Several aspects of the SAM architecture span individual services and components. Specifically, security, notification, and administration capabilities are needed throughout SAM. Security capabilities must address issues of authentication, authorization, encryption, and non-repudiation. We plan to implement security capabilities in SAM through standard component-and-service interfaces that hide details of security processes, such as acquiring the user’s credentials for authentication and signing, and the underlying security service implementation. This capability will allow SAM to adopt the implementations used in a community or PSE. Thus, SAM may use a simple username/password authentication in a small academic group setting, or it could provide much stronger authentication via the Grid Security Infrastructure (GSI) or other advanced implementations within a SciDAC pilot project.
SAM presents some interesting security challenges, specifically in the area of authorization. Since individual metadata properties can be considered to be intellectual property, object/file-level access controls may not be sufficient. Further, queries that do not directly return restricted metadata may still expose its existence through the set of objects returned. The level of complexity that must be supported in real scientific communities is not well known. We will investigate general solutions through partnerships with security middleware providers and pilot users.
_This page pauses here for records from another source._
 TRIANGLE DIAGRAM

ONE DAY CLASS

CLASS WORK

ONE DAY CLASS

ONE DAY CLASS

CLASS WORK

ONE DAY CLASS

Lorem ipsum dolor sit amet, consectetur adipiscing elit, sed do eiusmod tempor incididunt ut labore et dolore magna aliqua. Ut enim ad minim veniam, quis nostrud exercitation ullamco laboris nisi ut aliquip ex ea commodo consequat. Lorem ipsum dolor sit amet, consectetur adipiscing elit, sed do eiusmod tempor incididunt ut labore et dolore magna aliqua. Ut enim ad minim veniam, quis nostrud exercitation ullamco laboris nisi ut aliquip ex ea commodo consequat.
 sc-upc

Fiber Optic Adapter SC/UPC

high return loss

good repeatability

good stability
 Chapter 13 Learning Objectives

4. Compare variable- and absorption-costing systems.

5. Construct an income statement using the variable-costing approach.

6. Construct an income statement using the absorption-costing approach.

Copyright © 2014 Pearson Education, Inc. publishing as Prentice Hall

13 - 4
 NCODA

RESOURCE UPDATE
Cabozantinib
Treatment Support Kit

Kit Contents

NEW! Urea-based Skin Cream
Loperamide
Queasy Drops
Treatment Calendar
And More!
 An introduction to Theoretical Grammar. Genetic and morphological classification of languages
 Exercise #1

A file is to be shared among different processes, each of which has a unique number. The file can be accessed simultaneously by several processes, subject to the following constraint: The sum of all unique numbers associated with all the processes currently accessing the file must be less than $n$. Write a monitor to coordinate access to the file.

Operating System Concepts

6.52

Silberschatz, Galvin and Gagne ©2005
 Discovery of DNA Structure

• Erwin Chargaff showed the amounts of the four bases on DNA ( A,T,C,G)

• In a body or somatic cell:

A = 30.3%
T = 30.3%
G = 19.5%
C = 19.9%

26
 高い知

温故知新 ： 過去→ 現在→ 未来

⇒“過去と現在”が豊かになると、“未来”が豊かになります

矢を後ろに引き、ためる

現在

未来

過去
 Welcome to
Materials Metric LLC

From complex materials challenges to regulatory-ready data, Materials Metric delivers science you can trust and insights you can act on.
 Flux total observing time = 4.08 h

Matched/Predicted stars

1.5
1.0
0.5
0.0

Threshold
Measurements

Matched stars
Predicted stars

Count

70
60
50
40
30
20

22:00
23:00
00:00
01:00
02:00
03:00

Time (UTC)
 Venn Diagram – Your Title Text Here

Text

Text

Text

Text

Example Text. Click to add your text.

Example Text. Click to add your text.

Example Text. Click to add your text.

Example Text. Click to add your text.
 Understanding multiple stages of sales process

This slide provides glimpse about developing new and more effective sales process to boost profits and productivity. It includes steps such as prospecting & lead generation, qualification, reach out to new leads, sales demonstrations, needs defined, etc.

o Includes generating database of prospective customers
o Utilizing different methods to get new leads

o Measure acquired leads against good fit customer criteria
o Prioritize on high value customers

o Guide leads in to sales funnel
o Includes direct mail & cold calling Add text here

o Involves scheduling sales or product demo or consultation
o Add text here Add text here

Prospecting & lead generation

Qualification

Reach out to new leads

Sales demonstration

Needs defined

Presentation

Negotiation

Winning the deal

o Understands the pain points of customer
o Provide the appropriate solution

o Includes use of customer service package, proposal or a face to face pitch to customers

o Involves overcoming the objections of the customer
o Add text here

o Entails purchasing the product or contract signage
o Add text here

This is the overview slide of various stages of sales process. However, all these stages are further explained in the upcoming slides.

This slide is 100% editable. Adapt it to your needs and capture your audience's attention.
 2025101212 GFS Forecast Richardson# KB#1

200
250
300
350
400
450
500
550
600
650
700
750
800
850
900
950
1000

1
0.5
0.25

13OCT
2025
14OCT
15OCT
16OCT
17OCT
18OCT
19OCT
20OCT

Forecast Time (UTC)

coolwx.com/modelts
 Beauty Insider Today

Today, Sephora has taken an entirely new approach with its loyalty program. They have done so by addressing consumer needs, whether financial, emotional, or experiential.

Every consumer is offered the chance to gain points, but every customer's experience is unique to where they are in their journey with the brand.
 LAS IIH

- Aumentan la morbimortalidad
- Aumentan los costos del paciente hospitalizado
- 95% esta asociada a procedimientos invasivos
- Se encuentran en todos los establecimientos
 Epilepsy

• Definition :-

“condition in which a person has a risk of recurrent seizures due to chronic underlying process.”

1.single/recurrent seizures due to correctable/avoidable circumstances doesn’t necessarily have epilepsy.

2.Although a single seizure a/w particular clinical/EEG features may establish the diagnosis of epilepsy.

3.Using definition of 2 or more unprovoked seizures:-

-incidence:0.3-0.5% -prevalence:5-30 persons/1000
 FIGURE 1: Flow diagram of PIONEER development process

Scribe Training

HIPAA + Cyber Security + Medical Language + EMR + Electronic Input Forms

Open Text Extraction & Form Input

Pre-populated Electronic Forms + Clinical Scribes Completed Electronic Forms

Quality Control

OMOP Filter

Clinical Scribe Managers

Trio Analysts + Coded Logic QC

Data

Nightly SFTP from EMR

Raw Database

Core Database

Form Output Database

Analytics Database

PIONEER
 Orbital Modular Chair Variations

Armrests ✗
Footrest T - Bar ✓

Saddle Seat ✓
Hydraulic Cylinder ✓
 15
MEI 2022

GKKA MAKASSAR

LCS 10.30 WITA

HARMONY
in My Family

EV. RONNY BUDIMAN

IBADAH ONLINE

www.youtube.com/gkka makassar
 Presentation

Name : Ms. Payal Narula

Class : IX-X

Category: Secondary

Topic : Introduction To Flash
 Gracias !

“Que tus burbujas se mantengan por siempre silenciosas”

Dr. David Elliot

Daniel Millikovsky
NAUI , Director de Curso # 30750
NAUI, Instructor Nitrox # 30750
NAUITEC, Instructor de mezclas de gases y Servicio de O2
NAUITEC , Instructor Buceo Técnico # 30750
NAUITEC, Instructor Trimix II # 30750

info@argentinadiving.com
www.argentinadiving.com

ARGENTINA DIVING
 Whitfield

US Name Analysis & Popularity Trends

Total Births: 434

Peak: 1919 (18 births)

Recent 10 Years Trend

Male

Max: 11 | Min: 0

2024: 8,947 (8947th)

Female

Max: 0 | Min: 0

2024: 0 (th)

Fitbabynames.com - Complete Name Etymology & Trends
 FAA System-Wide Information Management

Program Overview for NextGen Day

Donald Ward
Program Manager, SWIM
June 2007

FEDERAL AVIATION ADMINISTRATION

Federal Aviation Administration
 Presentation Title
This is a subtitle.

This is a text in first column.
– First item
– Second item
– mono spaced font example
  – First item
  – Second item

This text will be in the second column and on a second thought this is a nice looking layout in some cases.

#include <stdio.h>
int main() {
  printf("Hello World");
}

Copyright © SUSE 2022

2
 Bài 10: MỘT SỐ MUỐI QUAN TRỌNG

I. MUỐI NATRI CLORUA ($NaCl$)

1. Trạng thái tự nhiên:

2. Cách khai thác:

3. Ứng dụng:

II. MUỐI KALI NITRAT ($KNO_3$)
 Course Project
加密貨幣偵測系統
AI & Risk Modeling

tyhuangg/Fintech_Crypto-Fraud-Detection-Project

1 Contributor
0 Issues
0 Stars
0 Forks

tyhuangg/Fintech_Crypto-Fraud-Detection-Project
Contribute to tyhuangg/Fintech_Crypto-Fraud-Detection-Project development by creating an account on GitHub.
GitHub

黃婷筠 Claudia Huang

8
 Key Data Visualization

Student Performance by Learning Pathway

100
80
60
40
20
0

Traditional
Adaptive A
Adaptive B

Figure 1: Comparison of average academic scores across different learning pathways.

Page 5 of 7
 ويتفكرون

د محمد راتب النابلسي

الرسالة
Such an evolutionary approach will also be used to determine which SAM events should be reported externally and which events SAM should be able to respond to directly. Initial discussions have suggested that events related to the management (creation, modification, deletion, etc.) of objects and associated metadata will be important within PSE environments. Similarly, exposure of events related to user actions (login, queries, etc.) and system configuration will allow integration with system-level logging and auditing capabilities. We plan to work closely with potential SAM users to define motivating use scenarios and to support the appropriate event types. We will investigate commercial and Grid global event service mechanisms, and as with security, we will attempt to encapsulate any implementation dependencies.
Encapsulation also will be used in SAM to separate configuration interfaces from those used directly for managing metadata, semantic relationships, and notebooks. As noted previously in the description of MMS, we will strive to make the SAM interface for creating, querying, and retrieving data and metadata as close as possible to the interface of the underlying data store. Interfaces for configuring MMS translations and metadata generation capabilities will be separated. This, together with default Web configuration pages for SAM services, could make it possible to set up an MMS service and then run non-SAM-aware applications against it, thus gaining the benefits of SAM query translations and metadata generation capabilities, without any programming. Similarly, we hope to separate configuration and administration capabilities at the SS and NS levels to minimize the functionality an application or agent must implement to use SAM. As for the MMS, we anticipate building Web configuration and administration pages as the default access mechanism. These pages could be used on a standalone basis, or from within a portal. Automatic control of configuration and administration functions could easily be built on this foundation by third parties wishing to embed this functionality in agents or applications.